GDPR Requirements
Under certain conditions (Article 18 (1)), the data subject has the right to request limited data processing from the data processors.
Resulting Challenge
The following challenges can be derived from the three paragraphs of the article (Article 18):
- Each process must be isolated from the others so that the restriction has no impact on other processes.
- Restrictions applied to a process must not lead to the deletion of data. Hence, separation of data and processes must be applied as consequently as needed.

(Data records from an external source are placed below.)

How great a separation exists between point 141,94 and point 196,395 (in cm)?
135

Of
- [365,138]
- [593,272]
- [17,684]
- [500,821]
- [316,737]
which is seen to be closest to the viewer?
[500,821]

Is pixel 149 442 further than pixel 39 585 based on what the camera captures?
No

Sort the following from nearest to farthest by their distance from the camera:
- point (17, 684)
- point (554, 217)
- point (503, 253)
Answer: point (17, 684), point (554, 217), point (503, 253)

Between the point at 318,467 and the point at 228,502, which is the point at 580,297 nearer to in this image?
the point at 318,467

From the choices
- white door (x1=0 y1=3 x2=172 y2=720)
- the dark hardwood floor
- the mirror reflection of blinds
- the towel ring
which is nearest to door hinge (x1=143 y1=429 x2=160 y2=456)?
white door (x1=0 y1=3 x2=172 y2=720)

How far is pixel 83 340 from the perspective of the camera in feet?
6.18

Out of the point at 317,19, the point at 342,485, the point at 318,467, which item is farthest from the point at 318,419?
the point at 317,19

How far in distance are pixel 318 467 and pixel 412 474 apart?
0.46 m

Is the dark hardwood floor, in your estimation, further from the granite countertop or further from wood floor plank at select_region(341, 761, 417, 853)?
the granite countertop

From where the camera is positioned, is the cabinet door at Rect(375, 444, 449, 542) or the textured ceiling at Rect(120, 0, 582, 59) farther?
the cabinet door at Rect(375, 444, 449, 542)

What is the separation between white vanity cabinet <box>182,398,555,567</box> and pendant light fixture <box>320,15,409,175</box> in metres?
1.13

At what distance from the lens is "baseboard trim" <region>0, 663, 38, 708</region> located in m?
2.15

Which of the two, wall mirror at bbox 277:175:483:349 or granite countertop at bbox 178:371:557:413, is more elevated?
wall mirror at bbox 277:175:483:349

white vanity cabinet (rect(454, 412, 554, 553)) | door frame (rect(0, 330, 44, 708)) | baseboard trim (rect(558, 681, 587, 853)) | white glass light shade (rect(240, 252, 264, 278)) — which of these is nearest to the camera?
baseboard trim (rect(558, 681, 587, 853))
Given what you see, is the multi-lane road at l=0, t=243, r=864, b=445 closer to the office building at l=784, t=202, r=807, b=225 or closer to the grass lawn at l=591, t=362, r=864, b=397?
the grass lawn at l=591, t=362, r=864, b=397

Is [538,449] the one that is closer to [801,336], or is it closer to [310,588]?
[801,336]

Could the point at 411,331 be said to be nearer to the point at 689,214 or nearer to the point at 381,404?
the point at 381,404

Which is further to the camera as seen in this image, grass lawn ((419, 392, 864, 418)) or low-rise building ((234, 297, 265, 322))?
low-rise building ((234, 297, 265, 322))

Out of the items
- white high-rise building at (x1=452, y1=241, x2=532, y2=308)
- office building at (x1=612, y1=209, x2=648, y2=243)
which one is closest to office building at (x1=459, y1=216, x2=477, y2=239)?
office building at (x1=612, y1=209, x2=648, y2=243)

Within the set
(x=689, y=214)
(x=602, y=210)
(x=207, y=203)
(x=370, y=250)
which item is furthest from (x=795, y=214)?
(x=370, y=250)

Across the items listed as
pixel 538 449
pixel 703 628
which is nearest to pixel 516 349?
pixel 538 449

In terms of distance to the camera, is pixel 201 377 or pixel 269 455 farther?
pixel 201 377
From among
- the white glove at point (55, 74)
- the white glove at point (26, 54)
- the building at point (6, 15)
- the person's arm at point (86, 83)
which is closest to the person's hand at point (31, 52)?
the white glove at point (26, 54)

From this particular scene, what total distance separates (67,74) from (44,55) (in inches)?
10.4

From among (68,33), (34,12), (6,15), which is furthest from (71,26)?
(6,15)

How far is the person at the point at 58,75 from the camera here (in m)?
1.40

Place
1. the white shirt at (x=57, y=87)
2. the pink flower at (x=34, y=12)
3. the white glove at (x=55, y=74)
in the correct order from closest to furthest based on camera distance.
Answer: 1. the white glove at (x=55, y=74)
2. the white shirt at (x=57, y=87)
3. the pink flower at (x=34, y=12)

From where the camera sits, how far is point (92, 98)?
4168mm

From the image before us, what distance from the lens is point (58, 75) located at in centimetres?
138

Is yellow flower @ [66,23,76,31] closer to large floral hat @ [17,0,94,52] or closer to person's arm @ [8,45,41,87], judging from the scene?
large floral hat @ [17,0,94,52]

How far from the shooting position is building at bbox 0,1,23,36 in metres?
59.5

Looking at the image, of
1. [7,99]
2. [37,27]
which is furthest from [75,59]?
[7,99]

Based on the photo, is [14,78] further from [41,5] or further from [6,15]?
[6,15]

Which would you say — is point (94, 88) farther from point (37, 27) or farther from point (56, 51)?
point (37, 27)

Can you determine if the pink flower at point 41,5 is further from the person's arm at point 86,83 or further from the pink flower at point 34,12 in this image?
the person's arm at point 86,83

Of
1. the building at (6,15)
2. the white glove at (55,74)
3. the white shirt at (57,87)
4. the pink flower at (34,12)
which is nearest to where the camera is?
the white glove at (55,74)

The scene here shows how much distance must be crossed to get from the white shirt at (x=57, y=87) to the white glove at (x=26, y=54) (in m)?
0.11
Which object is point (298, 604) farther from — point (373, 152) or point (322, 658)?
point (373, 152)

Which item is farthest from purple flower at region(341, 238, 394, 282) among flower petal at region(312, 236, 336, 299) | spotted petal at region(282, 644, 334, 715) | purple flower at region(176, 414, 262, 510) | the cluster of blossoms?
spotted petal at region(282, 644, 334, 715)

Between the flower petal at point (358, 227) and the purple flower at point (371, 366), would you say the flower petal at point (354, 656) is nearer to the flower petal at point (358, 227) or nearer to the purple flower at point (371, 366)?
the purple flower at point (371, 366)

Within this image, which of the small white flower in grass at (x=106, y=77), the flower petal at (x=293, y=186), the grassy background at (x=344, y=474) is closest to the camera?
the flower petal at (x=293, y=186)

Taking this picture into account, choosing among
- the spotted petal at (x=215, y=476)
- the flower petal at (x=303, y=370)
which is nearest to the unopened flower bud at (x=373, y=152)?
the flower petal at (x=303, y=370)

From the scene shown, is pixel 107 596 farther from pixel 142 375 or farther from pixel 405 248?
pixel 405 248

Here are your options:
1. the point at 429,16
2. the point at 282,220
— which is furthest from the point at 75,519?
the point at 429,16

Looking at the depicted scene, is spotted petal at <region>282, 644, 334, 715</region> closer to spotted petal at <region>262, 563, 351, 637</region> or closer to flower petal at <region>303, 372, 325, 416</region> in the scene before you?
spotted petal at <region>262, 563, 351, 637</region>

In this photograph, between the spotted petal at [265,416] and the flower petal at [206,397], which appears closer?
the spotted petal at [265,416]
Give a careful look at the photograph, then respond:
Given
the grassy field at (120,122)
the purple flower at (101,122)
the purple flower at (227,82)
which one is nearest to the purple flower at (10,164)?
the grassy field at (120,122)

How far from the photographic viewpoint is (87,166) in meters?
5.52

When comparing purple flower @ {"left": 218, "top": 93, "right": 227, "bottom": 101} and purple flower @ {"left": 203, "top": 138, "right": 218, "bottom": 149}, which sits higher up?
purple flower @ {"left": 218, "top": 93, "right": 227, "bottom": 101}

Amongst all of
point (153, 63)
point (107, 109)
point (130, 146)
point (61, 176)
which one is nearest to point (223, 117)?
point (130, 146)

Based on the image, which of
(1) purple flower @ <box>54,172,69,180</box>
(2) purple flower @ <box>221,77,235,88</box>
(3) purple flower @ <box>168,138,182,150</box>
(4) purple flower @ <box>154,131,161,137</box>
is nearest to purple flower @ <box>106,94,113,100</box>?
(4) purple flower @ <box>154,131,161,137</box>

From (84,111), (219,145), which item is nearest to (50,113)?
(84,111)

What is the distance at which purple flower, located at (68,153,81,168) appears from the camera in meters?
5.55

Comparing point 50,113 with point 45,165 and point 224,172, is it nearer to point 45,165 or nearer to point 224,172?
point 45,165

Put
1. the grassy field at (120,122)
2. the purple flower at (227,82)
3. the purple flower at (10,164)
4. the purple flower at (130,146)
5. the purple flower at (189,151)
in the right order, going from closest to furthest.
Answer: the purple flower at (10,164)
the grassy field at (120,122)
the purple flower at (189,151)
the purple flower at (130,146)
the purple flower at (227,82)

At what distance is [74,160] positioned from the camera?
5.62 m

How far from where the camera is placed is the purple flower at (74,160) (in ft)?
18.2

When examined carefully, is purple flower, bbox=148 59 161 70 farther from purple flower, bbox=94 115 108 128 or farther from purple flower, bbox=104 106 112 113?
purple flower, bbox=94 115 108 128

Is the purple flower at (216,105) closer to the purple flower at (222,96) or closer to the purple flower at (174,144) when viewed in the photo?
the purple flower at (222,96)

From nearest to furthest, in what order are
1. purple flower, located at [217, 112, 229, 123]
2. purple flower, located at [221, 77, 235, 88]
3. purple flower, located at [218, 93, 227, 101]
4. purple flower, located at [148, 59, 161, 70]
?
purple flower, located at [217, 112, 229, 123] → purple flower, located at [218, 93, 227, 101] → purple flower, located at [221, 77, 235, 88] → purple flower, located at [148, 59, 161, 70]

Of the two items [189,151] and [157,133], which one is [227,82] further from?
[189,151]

- The processing must be resuscitable.
Technical Solution Approach
A microservice architecture tailored to the specific use-case tackles all three challenges. In particular, the data service (usually a database) must be isolated from others. With the help of a fine-granular microservice architecture, processing components can be isolated from each other. This allows to restrict processing. If it is not possible to implement a microservice architecture, it is advisable to encapsulate the processes using standardized interfaces (e.g. REST). Each processing component should have its own separate interface. Data is stored isolated in separate databases (Alpers et al. 2015). By means of user access control, restricted processing can be enacted.
Checklist
- Is stopping of a single service free of side effects (for other services)?
- Is each service component (process) encapsulated by an API?
- Is the database independent of the services?
- Can a service component (process) recover its previous state and continue processing as expected?
- Is there a user access control to restrict processing?